─── Bereitgestellte Einträge

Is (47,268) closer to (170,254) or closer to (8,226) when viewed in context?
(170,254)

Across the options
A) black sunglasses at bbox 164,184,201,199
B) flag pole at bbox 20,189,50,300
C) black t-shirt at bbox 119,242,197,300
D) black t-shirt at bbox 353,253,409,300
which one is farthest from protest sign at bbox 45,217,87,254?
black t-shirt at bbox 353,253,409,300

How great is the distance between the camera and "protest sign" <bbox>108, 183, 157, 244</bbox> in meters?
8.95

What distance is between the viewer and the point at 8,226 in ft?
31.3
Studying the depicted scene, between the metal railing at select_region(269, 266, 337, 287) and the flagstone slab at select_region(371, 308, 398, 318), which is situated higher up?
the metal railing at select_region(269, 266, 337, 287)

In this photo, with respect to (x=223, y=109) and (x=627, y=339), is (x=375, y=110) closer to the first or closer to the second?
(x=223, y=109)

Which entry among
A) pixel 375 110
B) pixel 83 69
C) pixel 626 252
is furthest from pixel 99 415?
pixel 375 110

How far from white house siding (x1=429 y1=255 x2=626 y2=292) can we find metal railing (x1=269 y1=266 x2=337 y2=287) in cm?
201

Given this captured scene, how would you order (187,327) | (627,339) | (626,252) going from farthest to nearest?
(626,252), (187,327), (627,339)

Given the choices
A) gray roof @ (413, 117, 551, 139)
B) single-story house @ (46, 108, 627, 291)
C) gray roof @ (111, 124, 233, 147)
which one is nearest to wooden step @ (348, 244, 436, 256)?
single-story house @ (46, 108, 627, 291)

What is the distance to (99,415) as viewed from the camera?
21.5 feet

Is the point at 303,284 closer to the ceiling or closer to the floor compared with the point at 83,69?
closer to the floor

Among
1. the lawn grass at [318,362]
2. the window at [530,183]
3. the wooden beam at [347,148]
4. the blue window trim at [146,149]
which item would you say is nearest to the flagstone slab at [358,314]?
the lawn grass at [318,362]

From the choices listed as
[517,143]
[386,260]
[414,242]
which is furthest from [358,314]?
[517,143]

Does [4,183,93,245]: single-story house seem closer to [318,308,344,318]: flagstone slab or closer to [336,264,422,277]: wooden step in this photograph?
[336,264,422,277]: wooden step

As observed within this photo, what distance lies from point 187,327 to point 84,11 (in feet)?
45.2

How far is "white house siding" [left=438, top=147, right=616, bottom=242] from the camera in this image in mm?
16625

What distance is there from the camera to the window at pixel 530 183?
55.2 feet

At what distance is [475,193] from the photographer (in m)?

──────

Vorgegebenes Ziel. Schreibe sämtliche Einträge oben unverändert und Zeile für Zeile noch einmal ab.

Richtiges Ergebnis.
Is (47,268) closer to (170,254) or closer to (8,226) when viewed in context?
(170,254)

Across the options
A) black sunglasses at bbox 164,184,201,199
B) flag pole at bbox 20,189,50,300
C) black t-shirt at bbox 119,242,197,300
D) black t-shirt at bbox 353,253,409,300
which one is farthest from protest sign at bbox 45,217,87,254?
black t-shirt at bbox 353,253,409,300

How great is the distance between the camera and "protest sign" <bbox>108, 183, 157, 244</bbox> in meters?
8.95

What distance is between the viewer and the point at 8,226 in ft?
31.3
Studying the depicted scene, between the metal railing at select_region(269, 266, 337, 287) and the flagstone slab at select_region(371, 308, 398, 318), which is situated higher up?
the metal railing at select_region(269, 266, 337, 287)

In this photo, with respect to (x=223, y=109) and (x=627, y=339), is (x=375, y=110) closer to the first or closer to the second?
(x=223, y=109)

Which entry among
A) pixel 375 110
B) pixel 83 69
C) pixel 626 252
is furthest from pixel 99 415?
pixel 375 110

How far from white house siding (x1=429 y1=255 x2=626 y2=292) can we find metal railing (x1=269 y1=266 x2=337 y2=287) in cm?
201

Given this captured scene, how would you order (187,327) | (627,339) | (626,252) going from farthest to nearest?
(626,252), (187,327), (627,339)

Given the choices
A) gray roof @ (413, 117, 551, 139)
B) single-story house @ (46, 108, 627, 291)
C) gray roof @ (111, 124, 233, 147)
which one is nearest to wooden step @ (348, 244, 436, 256)?
single-story house @ (46, 108, 627, 291)

What is the distance to (99,415) as viewed from the camera?
21.5 feet

Is the point at 303,284 closer to the ceiling or closer to the floor compared with the point at 83,69?
closer to the floor

Among
1. the lawn grass at [318,362]
2. the window at [530,183]
3. the wooden beam at [347,148]
4. the blue window trim at [146,149]
which item would you say is nearest to the flagstone slab at [358,314]?
the lawn grass at [318,362]

From the choices listed as
[517,143]
[386,260]
[414,242]
which is furthest from [358,314]?
[517,143]

Does [4,183,93,245]: single-story house seem closer to [318,308,344,318]: flagstone slab or closer to [336,264,422,277]: wooden step in this photograph?
[336,264,422,277]: wooden step

As observed within this photo, what distance lies from point 187,327 to point 84,11 (in feet)?
45.2

How far is "white house siding" [left=438, top=147, right=616, bottom=242] from the camera in this image in mm?
16625

What distance is there from the camera to the window at pixel 530 183?
55.2 feet

At what distance is [475,193] from the photographer (in m)?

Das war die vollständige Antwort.